» Assignment: Beneath this line are entries. Copy the range from the line with "Цена за 2 шт." to the line with "سلام.من شکایت دارم...", ends included, exactly; leave pictures out.
*** Opening Task input ***
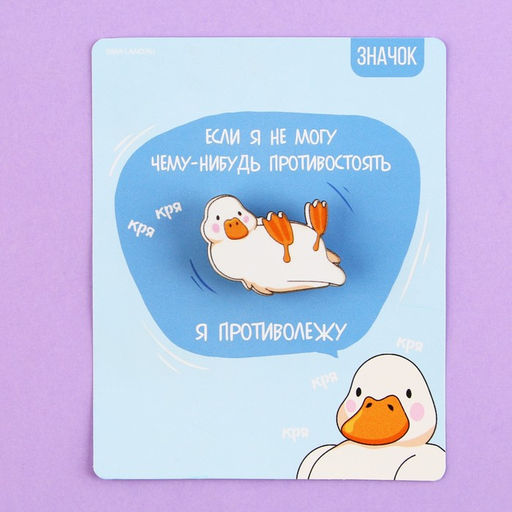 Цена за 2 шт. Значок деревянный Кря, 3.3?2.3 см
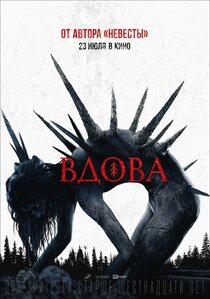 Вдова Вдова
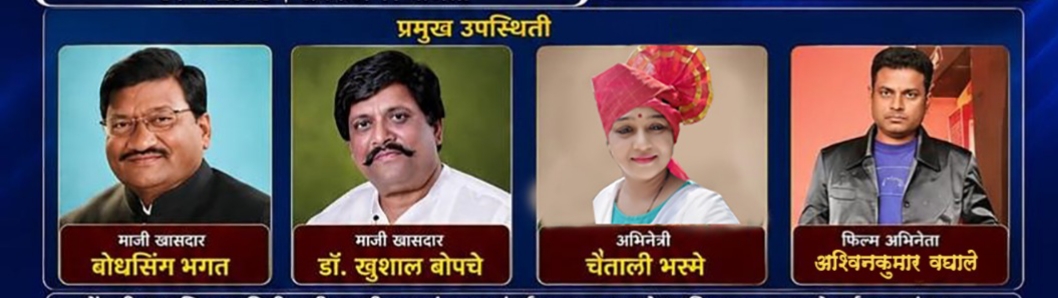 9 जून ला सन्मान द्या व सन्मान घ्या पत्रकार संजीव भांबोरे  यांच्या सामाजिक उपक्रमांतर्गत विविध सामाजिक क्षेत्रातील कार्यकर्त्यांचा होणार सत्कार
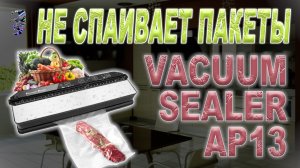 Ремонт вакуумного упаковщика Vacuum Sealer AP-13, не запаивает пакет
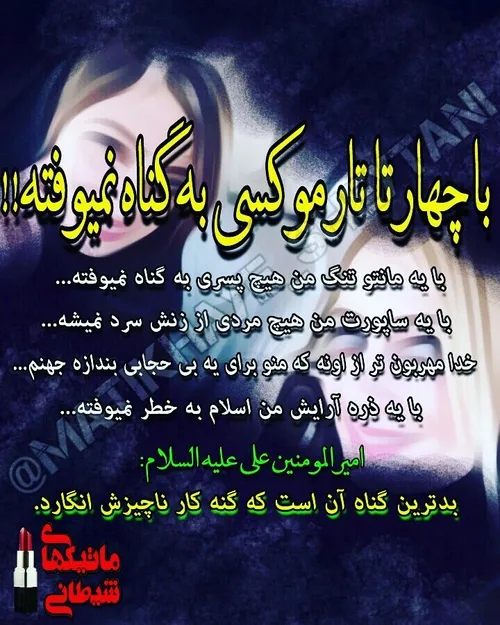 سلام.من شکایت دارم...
*** Closing Task input ***
*** Opening Task input ***
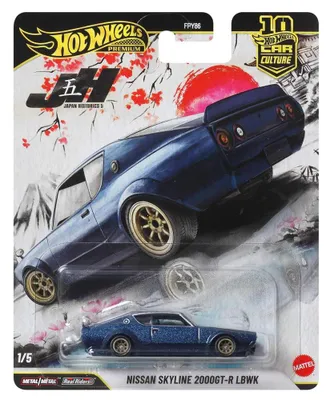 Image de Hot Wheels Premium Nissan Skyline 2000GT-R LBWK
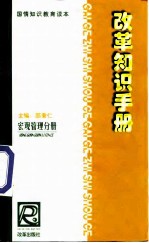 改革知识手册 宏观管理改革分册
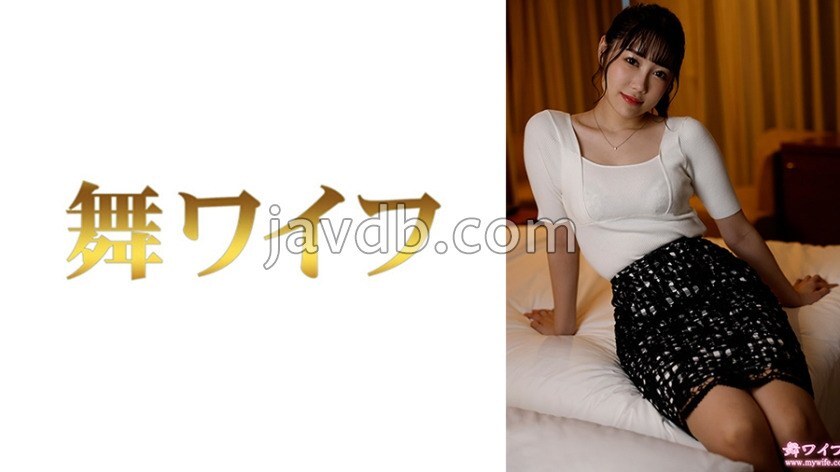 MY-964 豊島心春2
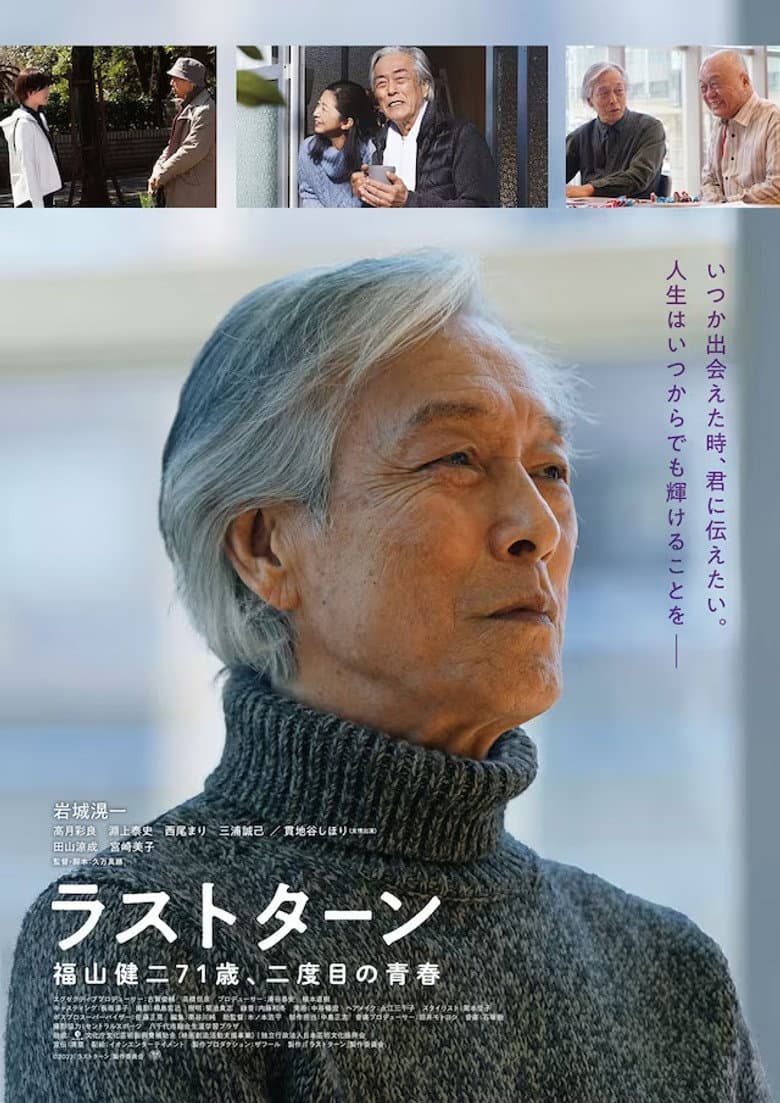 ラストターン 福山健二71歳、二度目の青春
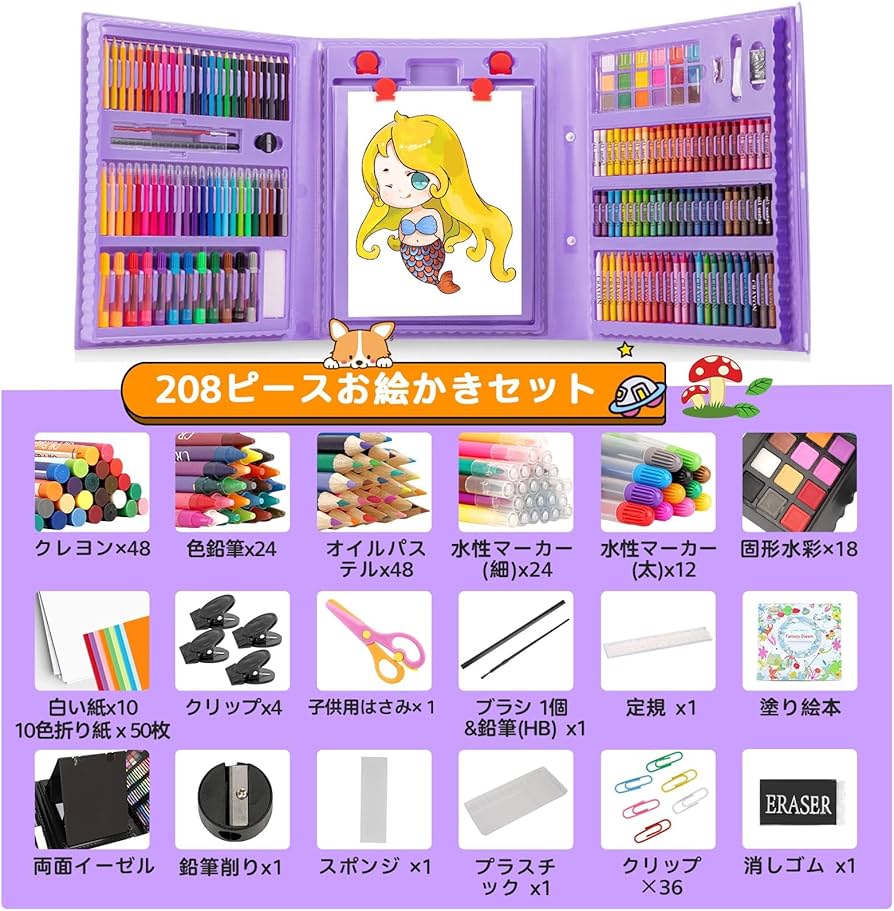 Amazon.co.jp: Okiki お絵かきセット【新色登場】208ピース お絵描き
*** Closing Task input ***
» Exercise result:
 Цена за 2 шт. Значок деревянный Кря, 3.3?2.3 см
 Вдова Вдова
 9 जून ला सन्मान द्या व सन्मान घ्या पत्रकार संजीव भांबोरे  यांच्या सामाजिक उपक्रमांतर्गत विविध सामाजिक क्षेत्रातील कार्यकर्त्यांचा होणार सत्कार
 Ремонт вакуумного упаковщика Vacuum Sealer AP-13, не запаивает пакет
 سلام.من شکایت دارم...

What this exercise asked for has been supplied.